== Exercise passage ==
%%

Linda is a force of nature

Not a fan of Linda Ronstadt and this documentary has nothing special about it. But at some point she wins you over. You feel a warm presence. You notice how her voice can fill up a skating rink or an amphitheater. It's almost operatic. It has some of the Latin-tinged purity of Joan Baez, some of the feistiness of Dolly Parton. At one point indeed she joined up with Dolly and Emmy Lou Harris. You learn that she did not write her own songs, but she owned songs, took possession of them.

The three, Linda, Dolly, and Emmy Lou, will share a star in the Hollywood Walk of Fame, though the film doesn't mention that. At one point she opened for Neil Young. At another, she toured with Jackson Browne. Then she became simply a huge star on her own. Maybe in the Seventies you didn't like her, but you couldn't avoid her. She was on every night talk show, every magazine cover, every radio jukebox show. every hit parade. She owned pop singing.

What impressed me was Linda's willingness - if not compulsion - after becoming the biggest woman rock star, on many Rolling Stones covers when RollingStone was important and exciting, on Newsweek, and Time when they were key voices, a superstar whose affair with Jerry Brown was just a passing phase (she never married) - to turn away from that, and sing the lead role in Gilbert and Sulivan's Pirates of Penzance. She played it with a young Kevin Kline, a beautiful, special production that won awards. Then she wanted to sing Nelson Riddle, in the style of Frank Sinatra's Only the Lonely album, and she got Nelson Riddle to do it with her. The result is beautiful. And then, she wanted to sing Mexican traditional songs, because that was her heritage and she'd grown up singing them.

%%

(Stored data)
%%

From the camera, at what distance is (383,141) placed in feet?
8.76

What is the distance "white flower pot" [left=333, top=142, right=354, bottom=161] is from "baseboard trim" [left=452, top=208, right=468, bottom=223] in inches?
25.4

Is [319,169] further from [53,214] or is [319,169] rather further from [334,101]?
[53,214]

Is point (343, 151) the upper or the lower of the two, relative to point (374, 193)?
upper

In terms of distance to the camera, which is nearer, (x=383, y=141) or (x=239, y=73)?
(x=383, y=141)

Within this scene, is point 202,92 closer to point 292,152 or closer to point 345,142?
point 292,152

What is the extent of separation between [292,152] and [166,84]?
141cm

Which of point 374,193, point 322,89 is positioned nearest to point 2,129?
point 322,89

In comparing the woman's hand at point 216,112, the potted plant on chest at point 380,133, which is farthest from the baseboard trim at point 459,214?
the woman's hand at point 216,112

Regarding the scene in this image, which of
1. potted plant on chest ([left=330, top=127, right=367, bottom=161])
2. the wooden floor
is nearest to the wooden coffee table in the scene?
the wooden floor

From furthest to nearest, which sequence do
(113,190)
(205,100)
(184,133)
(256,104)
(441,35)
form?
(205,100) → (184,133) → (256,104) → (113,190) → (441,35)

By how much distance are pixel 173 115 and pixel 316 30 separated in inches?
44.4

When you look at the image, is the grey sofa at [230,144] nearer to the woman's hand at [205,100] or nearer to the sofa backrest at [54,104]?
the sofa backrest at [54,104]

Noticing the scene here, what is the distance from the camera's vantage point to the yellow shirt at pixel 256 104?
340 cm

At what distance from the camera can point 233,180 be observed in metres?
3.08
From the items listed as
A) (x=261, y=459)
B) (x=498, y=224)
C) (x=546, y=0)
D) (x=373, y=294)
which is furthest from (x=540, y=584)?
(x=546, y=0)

%%
%%

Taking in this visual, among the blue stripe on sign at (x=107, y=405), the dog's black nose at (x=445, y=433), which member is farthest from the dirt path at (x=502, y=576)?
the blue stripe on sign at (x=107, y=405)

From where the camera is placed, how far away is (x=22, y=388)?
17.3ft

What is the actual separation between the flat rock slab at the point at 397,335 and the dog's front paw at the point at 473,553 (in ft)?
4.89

%%

== Tasks to perform ==
1. Answer these questions from the review of the Linda Ronstadt documentary:
(a) Which musician did she open for at one point?
(b) Who played with her in Pirates of Penzance?
(c) Which three singers will share a star on the Hollywood Walk of Fame?
2. Please copy the review word for word from "Not a fan of" to "possession of them.".
You won't need the entries for any of this.

== Answer list ==
1.
(a) Neil Young
(b) A young Kevin Kline
(c) Linda, Dolly, and Emmy Lou

2.
Not a fan of Linda Ronstadt and this documentary has nothing special about it. But at some point she wins you over. You feel a warm presence. You notice how her voice can fill up a skating rink or an amphitheater. It's almost operatic. It has some of the Latin-tinged purity of Joan Baez, some of the feistiness of Dolly Parton. At one point indeed she joined up with Dolly and Emmy Lou Harris. You learn that she did not write her own songs, but she owned songs, took possession of them.